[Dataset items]
<<<<

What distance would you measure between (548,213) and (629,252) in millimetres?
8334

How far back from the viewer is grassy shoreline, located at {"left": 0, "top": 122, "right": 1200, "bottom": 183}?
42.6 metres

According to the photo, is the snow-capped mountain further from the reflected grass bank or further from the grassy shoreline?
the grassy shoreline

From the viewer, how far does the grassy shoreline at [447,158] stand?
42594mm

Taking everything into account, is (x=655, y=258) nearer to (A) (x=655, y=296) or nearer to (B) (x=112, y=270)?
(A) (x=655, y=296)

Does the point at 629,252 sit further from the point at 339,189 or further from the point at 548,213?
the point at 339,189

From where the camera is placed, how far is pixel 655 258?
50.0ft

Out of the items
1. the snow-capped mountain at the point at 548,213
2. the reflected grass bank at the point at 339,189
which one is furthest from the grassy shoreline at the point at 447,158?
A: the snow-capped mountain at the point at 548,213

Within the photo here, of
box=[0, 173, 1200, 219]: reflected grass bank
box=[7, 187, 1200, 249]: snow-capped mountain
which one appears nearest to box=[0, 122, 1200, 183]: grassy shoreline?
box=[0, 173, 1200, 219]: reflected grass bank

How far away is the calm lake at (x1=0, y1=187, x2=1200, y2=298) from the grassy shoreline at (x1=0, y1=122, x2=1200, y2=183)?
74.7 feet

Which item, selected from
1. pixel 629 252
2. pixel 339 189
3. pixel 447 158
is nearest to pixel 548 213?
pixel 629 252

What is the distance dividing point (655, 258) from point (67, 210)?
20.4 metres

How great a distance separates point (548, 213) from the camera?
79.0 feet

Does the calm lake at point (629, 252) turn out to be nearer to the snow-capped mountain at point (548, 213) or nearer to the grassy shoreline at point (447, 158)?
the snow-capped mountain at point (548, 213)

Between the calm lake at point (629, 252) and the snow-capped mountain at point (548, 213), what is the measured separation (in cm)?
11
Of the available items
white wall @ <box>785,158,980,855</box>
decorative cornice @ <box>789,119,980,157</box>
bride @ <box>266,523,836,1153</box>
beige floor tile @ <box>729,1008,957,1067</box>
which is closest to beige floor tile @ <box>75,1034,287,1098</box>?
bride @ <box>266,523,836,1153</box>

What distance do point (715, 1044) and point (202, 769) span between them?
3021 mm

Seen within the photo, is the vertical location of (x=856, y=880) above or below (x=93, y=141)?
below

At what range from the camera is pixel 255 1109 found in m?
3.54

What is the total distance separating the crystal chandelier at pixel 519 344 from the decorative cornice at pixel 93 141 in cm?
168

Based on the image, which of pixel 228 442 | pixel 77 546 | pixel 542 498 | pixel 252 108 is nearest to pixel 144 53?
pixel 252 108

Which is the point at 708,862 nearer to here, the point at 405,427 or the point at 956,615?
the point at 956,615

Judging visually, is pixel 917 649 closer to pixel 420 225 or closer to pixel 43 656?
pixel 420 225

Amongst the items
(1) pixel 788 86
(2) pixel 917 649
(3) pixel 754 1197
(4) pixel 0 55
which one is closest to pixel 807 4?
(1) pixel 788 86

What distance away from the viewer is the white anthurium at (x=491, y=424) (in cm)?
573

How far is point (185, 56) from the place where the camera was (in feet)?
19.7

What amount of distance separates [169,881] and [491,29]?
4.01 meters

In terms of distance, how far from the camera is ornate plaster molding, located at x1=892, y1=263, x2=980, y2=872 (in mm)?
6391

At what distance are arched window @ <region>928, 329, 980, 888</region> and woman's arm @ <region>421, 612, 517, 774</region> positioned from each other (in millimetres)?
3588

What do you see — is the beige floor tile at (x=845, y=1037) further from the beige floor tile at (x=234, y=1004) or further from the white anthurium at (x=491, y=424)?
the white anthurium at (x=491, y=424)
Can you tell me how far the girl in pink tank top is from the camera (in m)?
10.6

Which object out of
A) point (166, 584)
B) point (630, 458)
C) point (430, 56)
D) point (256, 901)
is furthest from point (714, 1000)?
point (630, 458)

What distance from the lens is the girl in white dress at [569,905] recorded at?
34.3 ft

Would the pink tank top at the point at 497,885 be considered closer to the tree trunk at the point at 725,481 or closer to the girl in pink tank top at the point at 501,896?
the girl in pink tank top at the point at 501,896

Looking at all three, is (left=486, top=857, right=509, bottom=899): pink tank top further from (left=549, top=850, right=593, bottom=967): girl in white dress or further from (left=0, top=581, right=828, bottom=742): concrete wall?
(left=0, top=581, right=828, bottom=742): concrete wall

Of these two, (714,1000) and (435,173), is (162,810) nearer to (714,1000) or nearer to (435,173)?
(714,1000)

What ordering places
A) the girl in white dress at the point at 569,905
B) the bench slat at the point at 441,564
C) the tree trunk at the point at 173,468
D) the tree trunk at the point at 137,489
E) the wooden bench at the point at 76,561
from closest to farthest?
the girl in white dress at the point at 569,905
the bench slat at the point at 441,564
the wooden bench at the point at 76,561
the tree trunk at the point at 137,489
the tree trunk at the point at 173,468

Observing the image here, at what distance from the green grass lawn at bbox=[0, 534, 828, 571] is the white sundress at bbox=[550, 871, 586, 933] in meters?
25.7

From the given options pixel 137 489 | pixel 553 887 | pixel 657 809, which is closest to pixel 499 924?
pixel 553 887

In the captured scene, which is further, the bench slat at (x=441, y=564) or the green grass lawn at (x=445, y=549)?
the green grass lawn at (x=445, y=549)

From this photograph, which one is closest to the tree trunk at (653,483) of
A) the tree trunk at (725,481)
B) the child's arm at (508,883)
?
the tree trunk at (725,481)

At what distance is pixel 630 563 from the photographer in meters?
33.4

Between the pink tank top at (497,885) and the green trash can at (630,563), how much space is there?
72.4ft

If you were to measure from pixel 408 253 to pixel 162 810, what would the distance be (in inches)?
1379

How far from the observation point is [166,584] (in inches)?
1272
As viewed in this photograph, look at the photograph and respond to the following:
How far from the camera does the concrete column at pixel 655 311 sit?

>>>>

Aim of the exercise:
Convert the part of the records that opens with the line containing "If you were" and runs through the end of the records into a Markdown table with the columns Row and Line. Give each line a row number and omit blank lines.

Task output:
| Row | Line |
|---|---|
| 1 | If you were to measure from pixel 408 253 to pixel 162 810, what would the distance be (in inches)? |
| 2 | 1379 |
| 3 | How far from the observation point is [166,584] (in inches)? |
| 4 | 1272 |
| 5 | As viewed in this photograph, look at the photograph and respond to the following: |
| 6 | How far from the camera does the concrete column at pixel 655 311 sit? |